Short task: Copy out all of the lines below word for word, changing nothing.

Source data
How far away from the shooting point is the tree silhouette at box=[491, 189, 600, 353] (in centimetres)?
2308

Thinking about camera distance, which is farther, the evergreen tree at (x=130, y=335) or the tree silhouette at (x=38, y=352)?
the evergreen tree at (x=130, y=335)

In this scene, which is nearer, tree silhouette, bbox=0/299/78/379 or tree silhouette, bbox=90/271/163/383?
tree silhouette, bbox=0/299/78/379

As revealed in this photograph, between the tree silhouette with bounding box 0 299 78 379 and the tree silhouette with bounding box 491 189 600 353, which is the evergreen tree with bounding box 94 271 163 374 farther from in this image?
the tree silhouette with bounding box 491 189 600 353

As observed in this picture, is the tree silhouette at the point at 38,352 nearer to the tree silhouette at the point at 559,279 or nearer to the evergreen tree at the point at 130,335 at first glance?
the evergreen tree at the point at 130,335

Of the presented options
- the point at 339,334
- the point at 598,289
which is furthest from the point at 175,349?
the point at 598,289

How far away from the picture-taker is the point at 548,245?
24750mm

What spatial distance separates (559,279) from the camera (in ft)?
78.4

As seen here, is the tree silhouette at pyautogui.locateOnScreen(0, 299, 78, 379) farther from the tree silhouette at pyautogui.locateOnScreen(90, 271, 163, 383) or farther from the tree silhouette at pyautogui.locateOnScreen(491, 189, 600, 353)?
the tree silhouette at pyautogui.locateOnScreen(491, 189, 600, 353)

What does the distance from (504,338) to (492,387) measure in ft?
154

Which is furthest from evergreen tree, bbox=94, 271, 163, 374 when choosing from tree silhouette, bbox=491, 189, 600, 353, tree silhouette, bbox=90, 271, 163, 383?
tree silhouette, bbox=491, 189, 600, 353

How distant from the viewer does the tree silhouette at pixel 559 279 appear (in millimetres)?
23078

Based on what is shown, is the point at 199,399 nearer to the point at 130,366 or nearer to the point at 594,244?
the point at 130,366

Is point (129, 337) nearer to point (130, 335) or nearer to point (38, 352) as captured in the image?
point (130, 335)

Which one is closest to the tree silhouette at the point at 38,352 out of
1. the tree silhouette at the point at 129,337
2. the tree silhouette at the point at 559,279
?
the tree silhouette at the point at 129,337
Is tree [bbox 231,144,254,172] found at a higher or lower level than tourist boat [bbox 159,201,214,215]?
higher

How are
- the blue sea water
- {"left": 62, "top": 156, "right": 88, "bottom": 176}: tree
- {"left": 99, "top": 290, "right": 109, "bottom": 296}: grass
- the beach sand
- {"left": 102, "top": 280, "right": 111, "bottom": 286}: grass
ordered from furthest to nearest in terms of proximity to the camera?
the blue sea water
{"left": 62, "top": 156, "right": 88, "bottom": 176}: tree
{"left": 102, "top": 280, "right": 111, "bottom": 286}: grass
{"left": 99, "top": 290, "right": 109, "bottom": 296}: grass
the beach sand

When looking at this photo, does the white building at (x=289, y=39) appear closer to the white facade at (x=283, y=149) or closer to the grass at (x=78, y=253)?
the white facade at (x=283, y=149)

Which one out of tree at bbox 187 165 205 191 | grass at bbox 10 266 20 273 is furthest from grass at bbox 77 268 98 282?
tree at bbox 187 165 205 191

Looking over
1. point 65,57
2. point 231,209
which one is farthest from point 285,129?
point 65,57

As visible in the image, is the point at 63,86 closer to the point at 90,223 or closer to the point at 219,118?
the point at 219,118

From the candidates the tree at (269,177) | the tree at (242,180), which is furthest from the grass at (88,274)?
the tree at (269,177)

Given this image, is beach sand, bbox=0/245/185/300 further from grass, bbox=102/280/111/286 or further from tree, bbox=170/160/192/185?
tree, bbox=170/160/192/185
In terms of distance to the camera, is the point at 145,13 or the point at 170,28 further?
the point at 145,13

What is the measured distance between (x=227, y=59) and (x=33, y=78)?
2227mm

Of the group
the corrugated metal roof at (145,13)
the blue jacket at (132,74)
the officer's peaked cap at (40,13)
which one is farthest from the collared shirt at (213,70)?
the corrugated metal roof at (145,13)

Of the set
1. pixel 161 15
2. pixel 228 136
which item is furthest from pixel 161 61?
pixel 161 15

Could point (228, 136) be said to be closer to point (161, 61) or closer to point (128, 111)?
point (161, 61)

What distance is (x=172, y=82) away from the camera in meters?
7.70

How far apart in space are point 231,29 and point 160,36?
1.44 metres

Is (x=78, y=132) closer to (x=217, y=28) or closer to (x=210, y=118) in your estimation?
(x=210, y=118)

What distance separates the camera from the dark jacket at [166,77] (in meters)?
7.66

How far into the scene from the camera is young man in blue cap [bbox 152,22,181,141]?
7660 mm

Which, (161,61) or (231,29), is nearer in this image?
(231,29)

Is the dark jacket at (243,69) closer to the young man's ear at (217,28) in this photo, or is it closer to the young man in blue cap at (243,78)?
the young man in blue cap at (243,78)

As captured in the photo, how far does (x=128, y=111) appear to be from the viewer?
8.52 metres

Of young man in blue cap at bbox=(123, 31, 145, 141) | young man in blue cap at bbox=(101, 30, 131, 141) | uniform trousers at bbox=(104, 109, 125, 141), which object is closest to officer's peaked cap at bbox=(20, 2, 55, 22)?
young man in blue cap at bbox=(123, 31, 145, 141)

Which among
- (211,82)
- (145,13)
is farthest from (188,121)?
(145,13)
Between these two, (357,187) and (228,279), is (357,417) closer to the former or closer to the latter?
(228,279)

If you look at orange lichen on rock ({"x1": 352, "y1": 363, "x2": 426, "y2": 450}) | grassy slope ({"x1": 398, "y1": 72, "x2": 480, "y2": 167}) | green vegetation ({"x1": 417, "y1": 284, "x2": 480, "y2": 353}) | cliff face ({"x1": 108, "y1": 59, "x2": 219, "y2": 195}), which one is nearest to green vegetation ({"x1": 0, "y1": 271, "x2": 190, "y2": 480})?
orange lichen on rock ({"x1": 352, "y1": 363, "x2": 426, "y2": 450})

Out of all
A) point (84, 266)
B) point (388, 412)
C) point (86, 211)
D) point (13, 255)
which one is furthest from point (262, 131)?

Final answer:
How far away from the shooting point is the tree silhouette at box=[491, 189, 600, 353] (in centimetres)?
2308

Thinking about camera distance, which is farther, the evergreen tree at (x=130, y=335) or the tree silhouette at (x=38, y=352)?
the evergreen tree at (x=130, y=335)

In this scene, which is nearer, tree silhouette, bbox=0/299/78/379 or tree silhouette, bbox=90/271/163/383?
tree silhouette, bbox=0/299/78/379

As revealed in this photograph, between the tree silhouette with bounding box 0 299 78 379 and the tree silhouette with bounding box 491 189 600 353, which is the evergreen tree with bounding box 94 271 163 374 farther from in this image?
the tree silhouette with bounding box 491 189 600 353

As observed in this picture, is the tree silhouette at the point at 38,352 nearer to the tree silhouette at the point at 559,279 or nearer to the evergreen tree at the point at 130,335 at first glance?
the evergreen tree at the point at 130,335

Of the presented options
- the point at 339,334
- the point at 598,289
which is furthest from the point at 175,349?
the point at 598,289

How far away from the picture-taker is the point at 548,245?
24750mm

What spatial distance separates (559,279) from the camera (in ft)?
78.4

As seen here, is the tree silhouette at pyautogui.locateOnScreen(0, 299, 78, 379) farther from the tree silhouette at pyautogui.locateOnScreen(90, 271, 163, 383) or farther from the tree silhouette at pyautogui.locateOnScreen(491, 189, 600, 353)?
the tree silhouette at pyautogui.locateOnScreen(491, 189, 600, 353)

What does the distance from (504,338) to (492,387) measure in ft?
154

Which is furthest from evergreen tree, bbox=94, 271, 163, 374 when choosing from tree silhouette, bbox=491, 189, 600, 353, tree silhouette, bbox=90, 271, 163, 383?
tree silhouette, bbox=491, 189, 600, 353

How distant from the viewer does the tree silhouette at pixel 559 279 appear (in millimetres)?
23078

Based on what is shown, is the point at 199,399 nearer to the point at 130,366 or nearer to the point at 594,244?
the point at 130,366

Is point (129, 337) nearer to point (130, 335) or nearer to point (38, 352) as captured in the image?
point (130, 335)

Which one is closest to the tree silhouette at the point at 38,352 out of
1. the tree silhouette at the point at 129,337
2. the tree silhouette at the point at 559,279
?
the tree silhouette at the point at 129,337
Is tree [bbox 231,144,254,172] found at a higher or lower level than tourist boat [bbox 159,201,214,215]?
higher

How are
- the blue sea water
- {"left": 62, "top": 156, "right": 88, "bottom": 176}: tree
- {"left": 99, "top": 290, "right": 109, "bottom": 296}: grass
- the beach sand
- {"left": 102, "top": 280, "right": 111, "bottom": 286}: grass
ordered from furthest to nearest in terms of proximity to the camera?
the blue sea water
{"left": 62, "top": 156, "right": 88, "bottom": 176}: tree
{"left": 102, "top": 280, "right": 111, "bottom": 286}: grass
{"left": 99, "top": 290, "right": 109, "bottom": 296}: grass
the beach sand

When looking at this photo, does the white building at (x=289, y=39) appear closer to the white facade at (x=283, y=149) or closer to the grass at (x=78, y=253)?
the white facade at (x=283, y=149)

Which one out of tree at bbox 187 165 205 191 | grass at bbox 10 266 20 273 is furthest from grass at bbox 77 268 98 282?
tree at bbox 187 165 205 191

Looking over
1. point 65,57
2. point 231,209
which one is farthest from point 285,129?
point 65,57

As visible in the image, is the point at 63,86 closer to the point at 90,223 or closer to the point at 219,118?
the point at 219,118

From the candidates the tree at (269,177) | the tree at (242,180), which is furthest from the grass at (88,274)?
the tree at (269,177)

Given this image, is beach sand, bbox=0/245/185/300 further from grass, bbox=102/280/111/286 or further from tree, bbox=170/160/192/185?
tree, bbox=170/160/192/185
In terms of distance to the camera, is the point at 145,13 or the point at 170,28 further?
the point at 145,13

What is the measured distance between (x=227, y=59) and (x=33, y=78)?
2227mm

Of the group
the corrugated metal roof at (145,13)
the blue jacket at (132,74)
the officer's peaked cap at (40,13)
which one is farthest from the collared shirt at (213,70)?
the corrugated metal roof at (145,13)

Of the set
1. pixel 161 15
2. pixel 228 136
which item is furthest from pixel 161 61?
pixel 161 15

Could point (228, 136) be said to be closer to point (161, 61) or closer to point (128, 111)?
point (161, 61)

What distance is (x=172, y=82) away from the camera in meters?
7.70

How far apart in space are point 231,29 and point 160,36?
1.44 metres

Is (x=78, y=132) closer to (x=217, y=28) or closer to (x=210, y=118) in your estimation?
(x=210, y=118)

What distance separates the camera from the dark jacket at [166,77] (in meters)?
7.66

How far into the scene from the camera is young man in blue cap [bbox 152,22,181,141]?
7660 mm

Which, (161,61) or (231,29), is nearer in this image?
(231,29)

Is the dark jacket at (243,69) closer to the young man's ear at (217,28) in this photo, or is it closer to the young man in blue cap at (243,78)?
the young man in blue cap at (243,78)

As captured in the photo, how far does (x=128, y=111) appear to be from the viewer?
8.52 metres

Of young man in blue cap at bbox=(123, 31, 145, 141) | young man in blue cap at bbox=(101, 30, 131, 141) | uniform trousers at bbox=(104, 109, 125, 141), which object is closest to officer's peaked cap at bbox=(20, 2, 55, 22)?
young man in blue cap at bbox=(123, 31, 145, 141)

Which among
- (211,82)
- (145,13)
is farthest from (188,121)?
(145,13)
Between these two, (357,187) and (228,279), is (357,417) closer to the former or closer to the latter?
(228,279)

If you look at orange lichen on rock ({"x1": 352, "y1": 363, "x2": 426, "y2": 450}) | grassy slope ({"x1": 398, "y1": 72, "x2": 480, "y2": 167}) | green vegetation ({"x1": 417, "y1": 284, "x2": 480, "y2": 353}) | cliff face ({"x1": 108, "y1": 59, "x2": 219, "y2": 195}), which one is nearest to green vegetation ({"x1": 0, "y1": 271, "x2": 190, "y2": 480})?
orange lichen on rock ({"x1": 352, "y1": 363, "x2": 426, "y2": 450})

Out of all
A) point (84, 266)
B) point (388, 412)
C) point (86, 211)
D) point (13, 255)
which one is furthest from point (262, 131)?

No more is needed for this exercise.